Ефим выглядел ужасно. Под глазом красовался огромный синяк. Давно поредевшие волосы стояли дыбом. Всхлипывая и взмахивая длинными руками, он рассказал о том, что с ним произошло.
Вчера, когда он шел по улице, рядом с ним, скрипнув тормозами, остановилась милицейская машина. Из нее, как черти из табакерки, выскочили двое ментов и, не говоря ни слова, бросились его избивать. Надели наручники и привезли в отделение.
— За что? По какому праву? — кричал Ефим.
— Щас мы тебе покажем права.
И показали, да так, что он дважды терял сознание. Потом его заперли в камере на целую ночь. В туалет не выводили.
Ни еды, ни воды не давали. Утром привели к тем же ментам.
— Слушай, жидяра, — сказал первый мент. — Мы знаем, что ты наркотой промышляешь.
— Видит Бог, — начал было Ефим, но мент прервал его ударом кулака в лицо. Ефим упал. Второй мент поднял его и усадил на стул. — Боже мой, — прошептал Ефим разбитыми губами.
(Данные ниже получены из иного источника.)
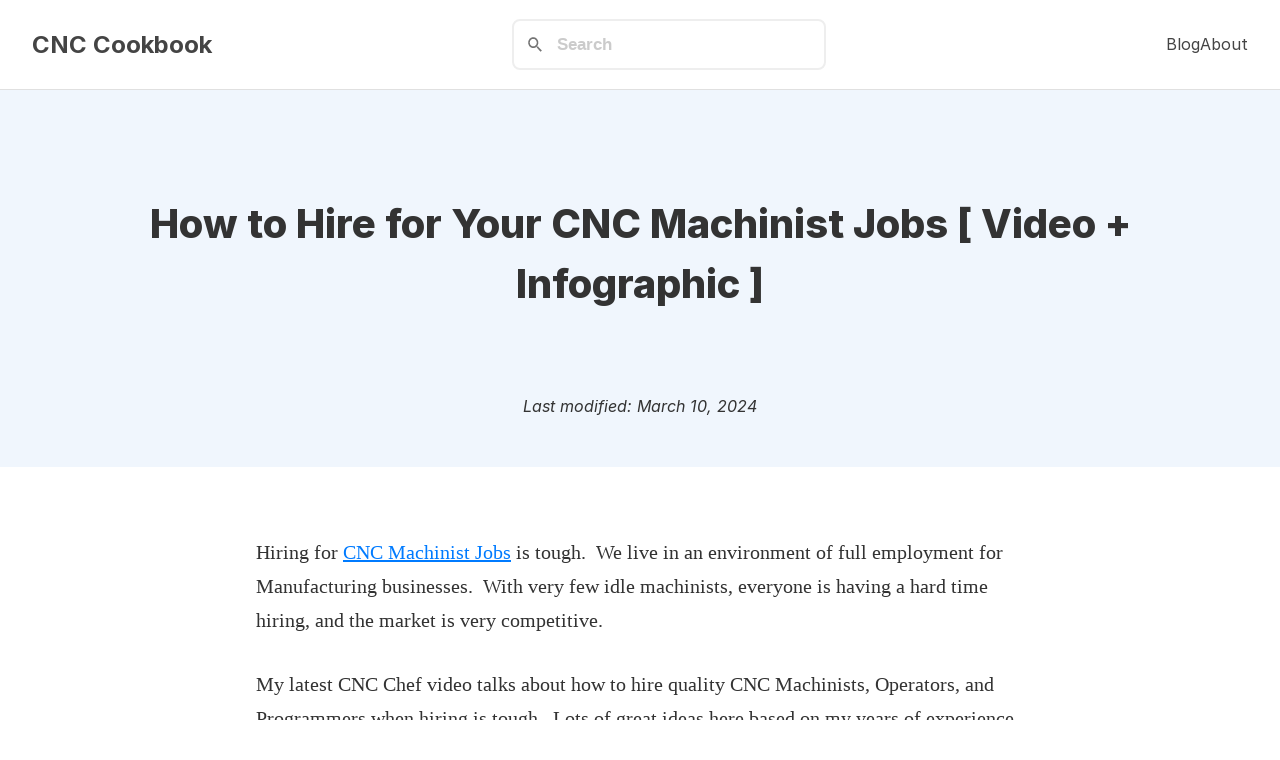

--- FILE ---
content_type: text/html; charset=utf-8
request_url: https://www.cnccookbook.com/how-to-hire-for-your-cnc-machinist-jobs-video-infographic/
body_size: 2968
content:
<!DOCTYPE html>
<html lang="en">
<head>
    <meta charset="UTF-8">
    <meta name="viewport" content="width=device-width, initial-scale=1.0">
    
    <meta name="description" content="Optimize your CNC machinist hiring process with expert tips and a comprehensive infographic. Discover strategies to attract top talent in a competitive market.">
    
    <title>How to Hire for Your CNC Machinist Jobs [ Video + Infographic ]</title>
    <link rel="canonical" href="https://www.cnccookbook.com/how-to-hire-for-your-cnc-machinist-jobs-video-infographic/">
    <link rel="preconnect" href="https://rsms.me/">
    <link rel="stylesheet" href="https://rsms.me/inter/inter.css">
    <link rel="stylesheet" href="/css/styles.css?1767709182891">

    <link href="/pagefind/pagefind-ui.css" rel="stylesheet">
    <script src="/pagefind/pagefind-ui.js"></script>

    <script defer data-domain="cnccookbook.com" src="https://pl.cutcomposer.com/js/script.file-downloads.outbound-links.js"></script>
    <script src="https://analytics.ahrefs.com/analytics.js" data-key="QxXq6yJ0QXMfleNfuNCJkA" defer="true"></script>
    <!--URL:/how-to-hire-for-your-cnc-machinist-jobs-video-infographic/-->
</head>
<body>
    <header>
    <nav>
        <span class="logo hide-during-search"><a href="/">CNC Cookbook</a></span>
        <div class="psearch" id="search" data-pagefind-search></div>
        <ul class="nav-links hide-during-search">
            
            <li><a href="/blog/">Blog</a></li>
            <li><a href="/about/">About</a></li>
        </ul>
    </nav>
</header>

<script>
    window.addEventListener('DOMContentLoaded', (event) => {
       new PagefindUI({ element: "#search", showSubResults: true });
    });

    const contentToHide = document.querySelectorAll('.hide-during-search');

    //hide content to hide if the header grows to more than 200px tall
    const header = document.querySelector('header');
    const headerHeight = header.offsetHeight;
    const observer = new ResizeObserver(entries => {
        for (let entry of entries) {
            if (entry.contentRect.height > 200) {
                contentToHide.forEach(element => {
                    element.style.display = 'none';
                });
            } else {
                contentToHide.forEach(element => {
                    element.style.display = 'flex';
                });
            }
        }
    });

    observer.observe(header);

</script>
    
    
    <div  data-pagefind-body>
    <div class="title-container">
    <h1>How to Hire for Your CNC Machinist Jobs [ Video + Infographic ]</h1>

    
        <div style="text-align: center; font-size: 1rem; margin-bottom: 1.5rem; font-style: italic;">
            Last modified: March 10, 2024
        </div>
    



</div>

<main class="container">



    <p>Hiring for <a href="/ultimate-guide-to-becoming-a-cnc-machinist/">CNC Machinist Jobs</a> is tough.  We live in an environment of full employment for Manufacturing businesses.  With very few idle machinists, everyone is having a hard time hiring, and the market is very competitive.</p>
<p>My latest CNC Chef video talks about how to hire quality CNC Machinists, Operators, and Programmers when hiring is tough.  Lots of great ideas here based on my years of experience building teams in hyper-competitive Silicon Valley, which has had difficult hiring for years.  They'll help you to hire for your CNC Business!</p>
<p><a href="https://vimeo.com/279760903">Hiring when there's full employment</a> from <a href="https://vimeo.com/cteplus">Cutting Tool Engineering</a> on <a href="https://vimeo.com">Vimeo</a>.</p>
<p>Check out this Infographic which provides 10 valuable tips to optimize your recruitment success in CNC Machinist Jobs:</p>
<p><img src="/wp-content/uploads/2018/07/10TipsToMaximizeCNCHiring-1.jpg" alt="Machining hiring tips infographic with numbered sections."></p>





    
    
  <section class="related-posts">
    <h3>You Might Also Like</h3>
    <ul>
      
        <li>
          <a href="/50-interview-question-ideas-cnc-jobs/">50 Interview Question Ideas for CNC Jobs</a>
        </li>
      
        <li>
          <a href="/cnc-machine-operator-skills-machinist-skills-guide/">CNC Machine Operator Skills &amp; Machinist Skills [Quick Guide]</a>
        </li>
      
        <li>
          <a href="/3-resources-kick-start-cnc-career-new-year/">3 Resources to Kick Start Your CNC Career for the New Year</a>
        </li>
      
        <li>
          <a href="/ultimate-guide-to-becoming-a-cnc-machinist/">Ultimate Guide to Becoming a CNC Machinist</a>
        </li>
      
        <li>
          <a href="/the-15-best-web-sites-for-cnc-job-search/">The 15 Best Web Sites for CNC Job Search</a>
        </li>
      
    </ul>
  </section>
  



<div style="margin-top: 4em; padding-top: 4em; border-top: 1px solid #e0e0e0;"> </div>

<div id="form-container"style="text-align: center; max-width: 600px; margin: 4em auto; border: 1px solid #000; padding: 40px; border-radius: 5px; box-shadow: 0 4px 8px rgba(0, 0, 0, 0.1);">
    <h3 style="margin-top: 0;">Be the first to know about updates at CNC Cookbook</h3>
    <p style="margin-bottom: 2em;">Join our newsletter to get updates on what's next at CNC Cookbook.</p>
    <!-- <form action="/newsletter" method="post"> -->
    <form id="sib-form" method="POST" action="https://05c150bd.sibforms.com/serve/[base64]" data-type="subscription">
        <input type="email" name="EMAIL" placeholder="Your email address" required style="width: 15em; padding: 10px; border: 1px solid #000; border-radius: 5px; margin-bottom: 10px; margin-right: 10px;">
        <!-- <input class="input " type="text" id="EMAIL" name="EMAIL" autocomplete="off" placeholder="EMAIL" data-required="true" required /> -->
        <input type="hidden" name="locale" value="en">
        <button type="submit" style="background-color: #000; color: #fff; padding: 10px 20px; border: none; border-radius: 5px; cursor: pointer;">Subscribe</button>
    </form>
</div>

<script>
    //On submit, post the form data to the newsletter https://05c150bd.sibforms.com/serve/[base64]
    document.getElementById('sib-form').addEventListener('submit', function(event) {
        event.preventDefault();
        fetch(this.action, {
            method: this.method,
            body: new FormData(this),
            mode: 'no-cors'
        })
        // .then(response => response.json())
        .then(data => {
            console.log(data);
            //hide form container
            document.getElementById('form-container').style.display = 'none';
        })
        .catch(error => {
            console.error('Error:', error);
        });
    });
</script>
 
</main>
    </div>
    <footer>
    <p>&copy; 2026 CNC Cookbook. All rights reserved.</p>
</footer>


    



<!-- Cloudflare Pages Analytics --><script defer src='https://static.cloudflareinsights.com/beacon.min.js' data-cf-beacon='{"token": "0e6fc9393f5345599b504cfb25c2ab5b"}'></script><!-- Cloudflare Pages Analytics --><script defer src="https://static.cloudflareinsights.com/beacon.min.js/vcd15cbe7772f49c399c6a5babf22c1241717689176015" integrity="sha512-ZpsOmlRQV6y907TI0dKBHq9Md29nnaEIPlkf84rnaERnq6zvWvPUqr2ft8M1aS28oN72PdrCzSjY4U6VaAw1EQ==" data-cf-beacon='{"version":"2024.11.0","token":"3d4de8483c554023b0f0570957f657b5","r":1,"server_timing":{"name":{"cfCacheStatus":true,"cfEdge":true,"cfExtPri":true,"cfL4":true,"cfOrigin":true,"cfSpeedBrain":true},"location_startswith":null}}' crossorigin="anonymous"></script>
</body>
</html>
— Так вот, слушай внимательно, — сказал первый мент, — мы можем надолго тебя посадить. Очень надолго. Мы у тебя в пиджаке наркоту нашли — вон она на столе лежит. Но мы тебя отпускаем с тем, чтобы ты завтра же в клювике приволок сюда тысячу баксов. Не правда ли, мы покладистые малые? Не принесешь — пеняй на себя. А если пожалуешься кому… О своей дочурке подумай… А теперь вали отсюдова.
Выслушав эту историю, Борис Абрамович пришел в ярость.
— Мерзавцы, — сказал он с чувством. — Они у меня попляшут. И он потянулся к телефону.
Но тут произошло неожиданное. Ефим, громко рыдая, упал на колени.
— Борис Абрамыч, — молил он, — не надо никому звонить. Они ведь доченьку мою убьют. Одолжите мне, бога ради, эту тысячу баксов. Клянусь, что верну… Отработаю… Вечно буду за вас Бога молить.
Схватив жилистую ладонь Бориса Абрамовича, он прижался к ней губами.
«И я дал ему деньги», — думал Борис Абрамович, прислушиваясь к шуму дождя за окном. «Это плохо. Это очень плохо. Бизнес и сентиментальные эмоции — вещи несовместимые. Вторжение в коммерцию человеческих чувств приводит к плачевным результатам. Видимо, я начинаю сдавать…»
* * *
Мои петербургские приятели Миша Богин и Марк Мазья жили рядом, в центре города, в больших светлых квартирах, которые раньше были коммуналками. Я так и не узнал, каким образом им, не имевшим ни средств, ни связей, удалось их приватизировать. Впрочем, в гайдаро-чубайсовские времена происходили еще и не такие чудеса.
Миша был режиссером, снимал документальные ролики для «Ленфильма» и для «Джойнта», мечтал делать настоящее кино, и я не сомневался, что так оно и будет. Он любил свою работу до самозабвения, но был лишен честолюбия. Чужому успеху радовался, как своему, не протискивался вперед, расталкивая других локтями, не искал покровителей. Миша мог одолжить себя в любое время, но отдать себя — никогда. Он хотел быть абсолютно свободным, а это самое трудное.
Он мечтал, что когда-нибудь экранизирует великий роман Сервантеса. «Разве не удивительно, — говорил он, — что совершенство души в сочетании с ущербным мозгом создает идеальную личность: Дон Кихот, Мышкин. Интересно почему. Уж не тормозит ли ум нравственное развитие души?»